Much is made in the national news about the supposed decline of manufacturing across the United States, which many assume has been lost to Mexico or Asia. There is some truth that mass manufacturing of simple goods has gone overseas, but there’s also truth in the fact that the United States is still the world leader in high-tech and advanced manufacturing, and manufacturing software has had a lot to do with that.
The Internet revolution supposedly started the chapter of history called the Information Age, a new era that follows the Industrial Revolution. Be that as it may, it does not mean that factories make things like they used too. What was once an analog industry is now a digital one itself, as robotics and automation supplant human workers on the assembly lines. statii manufacturing software lets designers create things digitally in computers before sending the blueprints and schematics down to the machines.
This cuts down on research and development time considerably, as well as processing costs and bad production runs. In fact, it creates many economic opportunities to replace some of those lost jobs. Designers and information technology professionals are needed in factories, as are technicians for those robotics and automated machines. Quality inspection personnel must still watch over the production.

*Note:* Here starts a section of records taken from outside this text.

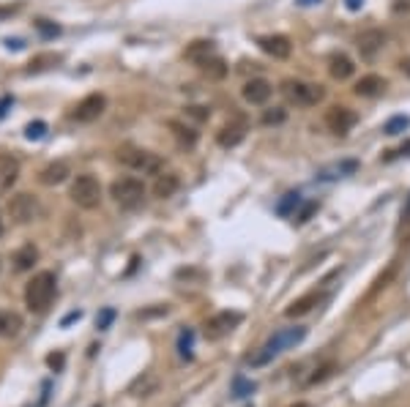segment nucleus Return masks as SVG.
<instances>
[{
	"instance_id": "35",
	"label": "nucleus",
	"mask_w": 410,
	"mask_h": 407,
	"mask_svg": "<svg viewBox=\"0 0 410 407\" xmlns=\"http://www.w3.org/2000/svg\"><path fill=\"white\" fill-rule=\"evenodd\" d=\"M36 28H38V33H41V36H47V38L61 33V28H58V25H52V22H47V20H38V22H36Z\"/></svg>"
},
{
	"instance_id": "20",
	"label": "nucleus",
	"mask_w": 410,
	"mask_h": 407,
	"mask_svg": "<svg viewBox=\"0 0 410 407\" xmlns=\"http://www.w3.org/2000/svg\"><path fill=\"white\" fill-rule=\"evenodd\" d=\"M211 55H217V47H214V41H208V38H197V41H191L189 47H186V58L191 63H200L208 61Z\"/></svg>"
},
{
	"instance_id": "36",
	"label": "nucleus",
	"mask_w": 410,
	"mask_h": 407,
	"mask_svg": "<svg viewBox=\"0 0 410 407\" xmlns=\"http://www.w3.org/2000/svg\"><path fill=\"white\" fill-rule=\"evenodd\" d=\"M315 211H317V202H307V205L301 208V214L295 216V221H298V224H304V221H309V219H312V214H315Z\"/></svg>"
},
{
	"instance_id": "13",
	"label": "nucleus",
	"mask_w": 410,
	"mask_h": 407,
	"mask_svg": "<svg viewBox=\"0 0 410 407\" xmlns=\"http://www.w3.org/2000/svg\"><path fill=\"white\" fill-rule=\"evenodd\" d=\"M257 44H260V50H263L265 55H271L274 61H284V58H290V52H293L290 38L282 36V33H274V36H260V38H257Z\"/></svg>"
},
{
	"instance_id": "3",
	"label": "nucleus",
	"mask_w": 410,
	"mask_h": 407,
	"mask_svg": "<svg viewBox=\"0 0 410 407\" xmlns=\"http://www.w3.org/2000/svg\"><path fill=\"white\" fill-rule=\"evenodd\" d=\"M282 94L295 107H317L325 98V88L315 82H304V80H284Z\"/></svg>"
},
{
	"instance_id": "9",
	"label": "nucleus",
	"mask_w": 410,
	"mask_h": 407,
	"mask_svg": "<svg viewBox=\"0 0 410 407\" xmlns=\"http://www.w3.org/2000/svg\"><path fill=\"white\" fill-rule=\"evenodd\" d=\"M104 107H107V98H104L101 94H91V96H85V98L74 107L71 118H74L77 124H94V121L101 118Z\"/></svg>"
},
{
	"instance_id": "24",
	"label": "nucleus",
	"mask_w": 410,
	"mask_h": 407,
	"mask_svg": "<svg viewBox=\"0 0 410 407\" xmlns=\"http://www.w3.org/2000/svg\"><path fill=\"white\" fill-rule=\"evenodd\" d=\"M36 260H38V249H36L33 244H28V246H22V249L14 254L11 262H14V271L22 274V271H31L33 265H36Z\"/></svg>"
},
{
	"instance_id": "11",
	"label": "nucleus",
	"mask_w": 410,
	"mask_h": 407,
	"mask_svg": "<svg viewBox=\"0 0 410 407\" xmlns=\"http://www.w3.org/2000/svg\"><path fill=\"white\" fill-rule=\"evenodd\" d=\"M383 44H386V33L378 31V28H369V31H364L356 38L358 55H361L364 61H375L380 55V50H383Z\"/></svg>"
},
{
	"instance_id": "10",
	"label": "nucleus",
	"mask_w": 410,
	"mask_h": 407,
	"mask_svg": "<svg viewBox=\"0 0 410 407\" xmlns=\"http://www.w3.org/2000/svg\"><path fill=\"white\" fill-rule=\"evenodd\" d=\"M8 214H11V219L17 221V224H28V221L38 219L41 208H38L36 197H31V194H17L8 202Z\"/></svg>"
},
{
	"instance_id": "31",
	"label": "nucleus",
	"mask_w": 410,
	"mask_h": 407,
	"mask_svg": "<svg viewBox=\"0 0 410 407\" xmlns=\"http://www.w3.org/2000/svg\"><path fill=\"white\" fill-rule=\"evenodd\" d=\"M191 342H194V334H191L189 328H184L181 336H178V350H181L184 358H191Z\"/></svg>"
},
{
	"instance_id": "6",
	"label": "nucleus",
	"mask_w": 410,
	"mask_h": 407,
	"mask_svg": "<svg viewBox=\"0 0 410 407\" xmlns=\"http://www.w3.org/2000/svg\"><path fill=\"white\" fill-rule=\"evenodd\" d=\"M118 161H124L126 167L142 172V175H156L161 170V158L156 154H151V151H142V148H121Z\"/></svg>"
},
{
	"instance_id": "39",
	"label": "nucleus",
	"mask_w": 410,
	"mask_h": 407,
	"mask_svg": "<svg viewBox=\"0 0 410 407\" xmlns=\"http://www.w3.org/2000/svg\"><path fill=\"white\" fill-rule=\"evenodd\" d=\"M47 361H50L52 369H61V367H64V355H61V353H58V355H50Z\"/></svg>"
},
{
	"instance_id": "26",
	"label": "nucleus",
	"mask_w": 410,
	"mask_h": 407,
	"mask_svg": "<svg viewBox=\"0 0 410 407\" xmlns=\"http://www.w3.org/2000/svg\"><path fill=\"white\" fill-rule=\"evenodd\" d=\"M200 68H203V74L208 77V80H224L227 77V63L221 61L219 55H211L208 61L200 63Z\"/></svg>"
},
{
	"instance_id": "32",
	"label": "nucleus",
	"mask_w": 410,
	"mask_h": 407,
	"mask_svg": "<svg viewBox=\"0 0 410 407\" xmlns=\"http://www.w3.org/2000/svg\"><path fill=\"white\" fill-rule=\"evenodd\" d=\"M112 320H115V309H104V312H98V317H96V328L98 331H107L112 325Z\"/></svg>"
},
{
	"instance_id": "28",
	"label": "nucleus",
	"mask_w": 410,
	"mask_h": 407,
	"mask_svg": "<svg viewBox=\"0 0 410 407\" xmlns=\"http://www.w3.org/2000/svg\"><path fill=\"white\" fill-rule=\"evenodd\" d=\"M334 369H337V364L334 361H325V364H320L315 372L309 375V380H307V385H317V383H323V380H328V377L334 375Z\"/></svg>"
},
{
	"instance_id": "5",
	"label": "nucleus",
	"mask_w": 410,
	"mask_h": 407,
	"mask_svg": "<svg viewBox=\"0 0 410 407\" xmlns=\"http://www.w3.org/2000/svg\"><path fill=\"white\" fill-rule=\"evenodd\" d=\"M68 197H71L74 205H80L85 211H94V208H98V202H101V184L96 181L94 175H88V172L85 175H77V181L71 184Z\"/></svg>"
},
{
	"instance_id": "34",
	"label": "nucleus",
	"mask_w": 410,
	"mask_h": 407,
	"mask_svg": "<svg viewBox=\"0 0 410 407\" xmlns=\"http://www.w3.org/2000/svg\"><path fill=\"white\" fill-rule=\"evenodd\" d=\"M186 115H189V118H194V121H208V118H211V112H208L205 107H197V104L186 107Z\"/></svg>"
},
{
	"instance_id": "21",
	"label": "nucleus",
	"mask_w": 410,
	"mask_h": 407,
	"mask_svg": "<svg viewBox=\"0 0 410 407\" xmlns=\"http://www.w3.org/2000/svg\"><path fill=\"white\" fill-rule=\"evenodd\" d=\"M178 188H181V178L175 172H164V175H159L156 184H154V194H156L159 200H170Z\"/></svg>"
},
{
	"instance_id": "46",
	"label": "nucleus",
	"mask_w": 410,
	"mask_h": 407,
	"mask_svg": "<svg viewBox=\"0 0 410 407\" xmlns=\"http://www.w3.org/2000/svg\"><path fill=\"white\" fill-rule=\"evenodd\" d=\"M301 3H304V6H309V3H320V0H301Z\"/></svg>"
},
{
	"instance_id": "27",
	"label": "nucleus",
	"mask_w": 410,
	"mask_h": 407,
	"mask_svg": "<svg viewBox=\"0 0 410 407\" xmlns=\"http://www.w3.org/2000/svg\"><path fill=\"white\" fill-rule=\"evenodd\" d=\"M301 205V194L298 191H290V194H284V200L277 205V214L279 216H295V208Z\"/></svg>"
},
{
	"instance_id": "4",
	"label": "nucleus",
	"mask_w": 410,
	"mask_h": 407,
	"mask_svg": "<svg viewBox=\"0 0 410 407\" xmlns=\"http://www.w3.org/2000/svg\"><path fill=\"white\" fill-rule=\"evenodd\" d=\"M110 194L124 211H137L145 200V186H142L140 178H121L110 186Z\"/></svg>"
},
{
	"instance_id": "38",
	"label": "nucleus",
	"mask_w": 410,
	"mask_h": 407,
	"mask_svg": "<svg viewBox=\"0 0 410 407\" xmlns=\"http://www.w3.org/2000/svg\"><path fill=\"white\" fill-rule=\"evenodd\" d=\"M254 385L252 383H244V380H235V397L241 399V397H247V394H252Z\"/></svg>"
},
{
	"instance_id": "18",
	"label": "nucleus",
	"mask_w": 410,
	"mask_h": 407,
	"mask_svg": "<svg viewBox=\"0 0 410 407\" xmlns=\"http://www.w3.org/2000/svg\"><path fill=\"white\" fill-rule=\"evenodd\" d=\"M386 91V80L378 77V74H367V77H361L358 82H356V88H353V94L361 96V98H375Z\"/></svg>"
},
{
	"instance_id": "42",
	"label": "nucleus",
	"mask_w": 410,
	"mask_h": 407,
	"mask_svg": "<svg viewBox=\"0 0 410 407\" xmlns=\"http://www.w3.org/2000/svg\"><path fill=\"white\" fill-rule=\"evenodd\" d=\"M80 314H82V312H71V314H66V317H64V325H68V323H74V320H80Z\"/></svg>"
},
{
	"instance_id": "40",
	"label": "nucleus",
	"mask_w": 410,
	"mask_h": 407,
	"mask_svg": "<svg viewBox=\"0 0 410 407\" xmlns=\"http://www.w3.org/2000/svg\"><path fill=\"white\" fill-rule=\"evenodd\" d=\"M394 11H410V0H397L394 3Z\"/></svg>"
},
{
	"instance_id": "8",
	"label": "nucleus",
	"mask_w": 410,
	"mask_h": 407,
	"mask_svg": "<svg viewBox=\"0 0 410 407\" xmlns=\"http://www.w3.org/2000/svg\"><path fill=\"white\" fill-rule=\"evenodd\" d=\"M356 124H358V115H356L350 107L337 104V107H331V110L325 112V126H328V131L337 134V137H345Z\"/></svg>"
},
{
	"instance_id": "14",
	"label": "nucleus",
	"mask_w": 410,
	"mask_h": 407,
	"mask_svg": "<svg viewBox=\"0 0 410 407\" xmlns=\"http://www.w3.org/2000/svg\"><path fill=\"white\" fill-rule=\"evenodd\" d=\"M241 94H244V98H247L249 104L263 107V104H268V98L274 94V85H271L268 80H263V77H254V80H249V82L244 85Z\"/></svg>"
},
{
	"instance_id": "23",
	"label": "nucleus",
	"mask_w": 410,
	"mask_h": 407,
	"mask_svg": "<svg viewBox=\"0 0 410 407\" xmlns=\"http://www.w3.org/2000/svg\"><path fill=\"white\" fill-rule=\"evenodd\" d=\"M22 331V317L17 312H0V336L3 339H11Z\"/></svg>"
},
{
	"instance_id": "47",
	"label": "nucleus",
	"mask_w": 410,
	"mask_h": 407,
	"mask_svg": "<svg viewBox=\"0 0 410 407\" xmlns=\"http://www.w3.org/2000/svg\"><path fill=\"white\" fill-rule=\"evenodd\" d=\"M0 238H3V219H0Z\"/></svg>"
},
{
	"instance_id": "29",
	"label": "nucleus",
	"mask_w": 410,
	"mask_h": 407,
	"mask_svg": "<svg viewBox=\"0 0 410 407\" xmlns=\"http://www.w3.org/2000/svg\"><path fill=\"white\" fill-rule=\"evenodd\" d=\"M284 118H287V110H282V107H271V110L263 112V124L265 126H279L284 124Z\"/></svg>"
},
{
	"instance_id": "2",
	"label": "nucleus",
	"mask_w": 410,
	"mask_h": 407,
	"mask_svg": "<svg viewBox=\"0 0 410 407\" xmlns=\"http://www.w3.org/2000/svg\"><path fill=\"white\" fill-rule=\"evenodd\" d=\"M55 293H58L55 274L52 271H41L25 287V304H28L31 312H47L50 304H52V298H55Z\"/></svg>"
},
{
	"instance_id": "43",
	"label": "nucleus",
	"mask_w": 410,
	"mask_h": 407,
	"mask_svg": "<svg viewBox=\"0 0 410 407\" xmlns=\"http://www.w3.org/2000/svg\"><path fill=\"white\" fill-rule=\"evenodd\" d=\"M14 11H17V8H8V6H6V8H0V20H6V17H11Z\"/></svg>"
},
{
	"instance_id": "16",
	"label": "nucleus",
	"mask_w": 410,
	"mask_h": 407,
	"mask_svg": "<svg viewBox=\"0 0 410 407\" xmlns=\"http://www.w3.org/2000/svg\"><path fill=\"white\" fill-rule=\"evenodd\" d=\"M68 175H71V164L68 161H52V164H47L38 172V181L44 186H58V184H64Z\"/></svg>"
},
{
	"instance_id": "37",
	"label": "nucleus",
	"mask_w": 410,
	"mask_h": 407,
	"mask_svg": "<svg viewBox=\"0 0 410 407\" xmlns=\"http://www.w3.org/2000/svg\"><path fill=\"white\" fill-rule=\"evenodd\" d=\"M44 63H61V55H41V58H33L31 68H44Z\"/></svg>"
},
{
	"instance_id": "30",
	"label": "nucleus",
	"mask_w": 410,
	"mask_h": 407,
	"mask_svg": "<svg viewBox=\"0 0 410 407\" xmlns=\"http://www.w3.org/2000/svg\"><path fill=\"white\" fill-rule=\"evenodd\" d=\"M408 126H410V118H405V115H397V118H391V121L386 124V128H383V131L394 137V134H402Z\"/></svg>"
},
{
	"instance_id": "33",
	"label": "nucleus",
	"mask_w": 410,
	"mask_h": 407,
	"mask_svg": "<svg viewBox=\"0 0 410 407\" xmlns=\"http://www.w3.org/2000/svg\"><path fill=\"white\" fill-rule=\"evenodd\" d=\"M44 134H47V124H44V121H36V124H31L25 128V137H28V140H41Z\"/></svg>"
},
{
	"instance_id": "48",
	"label": "nucleus",
	"mask_w": 410,
	"mask_h": 407,
	"mask_svg": "<svg viewBox=\"0 0 410 407\" xmlns=\"http://www.w3.org/2000/svg\"><path fill=\"white\" fill-rule=\"evenodd\" d=\"M94 407H101V405H94Z\"/></svg>"
},
{
	"instance_id": "17",
	"label": "nucleus",
	"mask_w": 410,
	"mask_h": 407,
	"mask_svg": "<svg viewBox=\"0 0 410 407\" xmlns=\"http://www.w3.org/2000/svg\"><path fill=\"white\" fill-rule=\"evenodd\" d=\"M17 178H20V161L14 156H0V197L17 184Z\"/></svg>"
},
{
	"instance_id": "19",
	"label": "nucleus",
	"mask_w": 410,
	"mask_h": 407,
	"mask_svg": "<svg viewBox=\"0 0 410 407\" xmlns=\"http://www.w3.org/2000/svg\"><path fill=\"white\" fill-rule=\"evenodd\" d=\"M328 74H331L337 82H345V80H350V77L356 74V66H353V61L347 58L345 52H339V55H331V61H328Z\"/></svg>"
},
{
	"instance_id": "22",
	"label": "nucleus",
	"mask_w": 410,
	"mask_h": 407,
	"mask_svg": "<svg viewBox=\"0 0 410 407\" xmlns=\"http://www.w3.org/2000/svg\"><path fill=\"white\" fill-rule=\"evenodd\" d=\"M356 170H358V161H353V158H345V161H339V164L323 167V170L317 172V178H320V181H334V178H342V175H350V172H356Z\"/></svg>"
},
{
	"instance_id": "25",
	"label": "nucleus",
	"mask_w": 410,
	"mask_h": 407,
	"mask_svg": "<svg viewBox=\"0 0 410 407\" xmlns=\"http://www.w3.org/2000/svg\"><path fill=\"white\" fill-rule=\"evenodd\" d=\"M170 131L175 134V140L181 142V145H186V148H194L197 145V131L191 128V126L181 124V121H170Z\"/></svg>"
},
{
	"instance_id": "41",
	"label": "nucleus",
	"mask_w": 410,
	"mask_h": 407,
	"mask_svg": "<svg viewBox=\"0 0 410 407\" xmlns=\"http://www.w3.org/2000/svg\"><path fill=\"white\" fill-rule=\"evenodd\" d=\"M361 6H364V0H347V8H350V11H358Z\"/></svg>"
},
{
	"instance_id": "7",
	"label": "nucleus",
	"mask_w": 410,
	"mask_h": 407,
	"mask_svg": "<svg viewBox=\"0 0 410 407\" xmlns=\"http://www.w3.org/2000/svg\"><path fill=\"white\" fill-rule=\"evenodd\" d=\"M241 320H244V314H241V312H219V314H214V317L205 323V339L217 342V339L230 336V334H233V331L241 325Z\"/></svg>"
},
{
	"instance_id": "1",
	"label": "nucleus",
	"mask_w": 410,
	"mask_h": 407,
	"mask_svg": "<svg viewBox=\"0 0 410 407\" xmlns=\"http://www.w3.org/2000/svg\"><path fill=\"white\" fill-rule=\"evenodd\" d=\"M304 336H307V328H301V325H295V328H282V331H277L265 345L254 353L252 358H249V364H252V367H265V364H271L279 353L301 345Z\"/></svg>"
},
{
	"instance_id": "44",
	"label": "nucleus",
	"mask_w": 410,
	"mask_h": 407,
	"mask_svg": "<svg viewBox=\"0 0 410 407\" xmlns=\"http://www.w3.org/2000/svg\"><path fill=\"white\" fill-rule=\"evenodd\" d=\"M400 68H402V71H405V74H408V77H410V58H408V61H402V63H400Z\"/></svg>"
},
{
	"instance_id": "12",
	"label": "nucleus",
	"mask_w": 410,
	"mask_h": 407,
	"mask_svg": "<svg viewBox=\"0 0 410 407\" xmlns=\"http://www.w3.org/2000/svg\"><path fill=\"white\" fill-rule=\"evenodd\" d=\"M247 131H249L247 118H233L230 124H224L219 128V134H217V142H219L221 148H235V145H241V142H244Z\"/></svg>"
},
{
	"instance_id": "45",
	"label": "nucleus",
	"mask_w": 410,
	"mask_h": 407,
	"mask_svg": "<svg viewBox=\"0 0 410 407\" xmlns=\"http://www.w3.org/2000/svg\"><path fill=\"white\" fill-rule=\"evenodd\" d=\"M290 407H309L307 402H295V405H290Z\"/></svg>"
},
{
	"instance_id": "15",
	"label": "nucleus",
	"mask_w": 410,
	"mask_h": 407,
	"mask_svg": "<svg viewBox=\"0 0 410 407\" xmlns=\"http://www.w3.org/2000/svg\"><path fill=\"white\" fill-rule=\"evenodd\" d=\"M325 301V293H307V295H301V298H295L287 309H284V314L287 317H304V314H309L315 306H320Z\"/></svg>"
}]
</instances>
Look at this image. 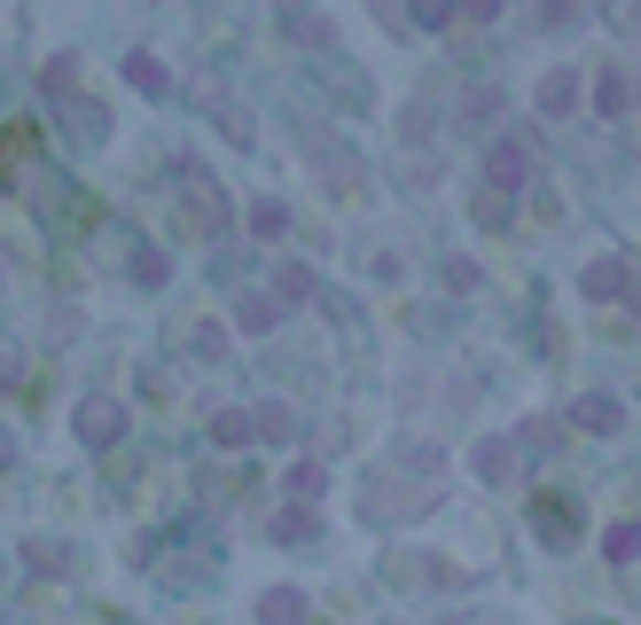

Most inspiring, perhaps, is that manufacturing software combines with three-dimensional printer capacity to level the playing field and let everyone become a contender. Someone can design things at home or school using manufacturing programming and then create their own units or models within hours or overnight. Prototyping takes a weekend instead of a year, and anyone who hits a home run can simply email schematics to a larger center for mass production so they never run out of what they have created for the market.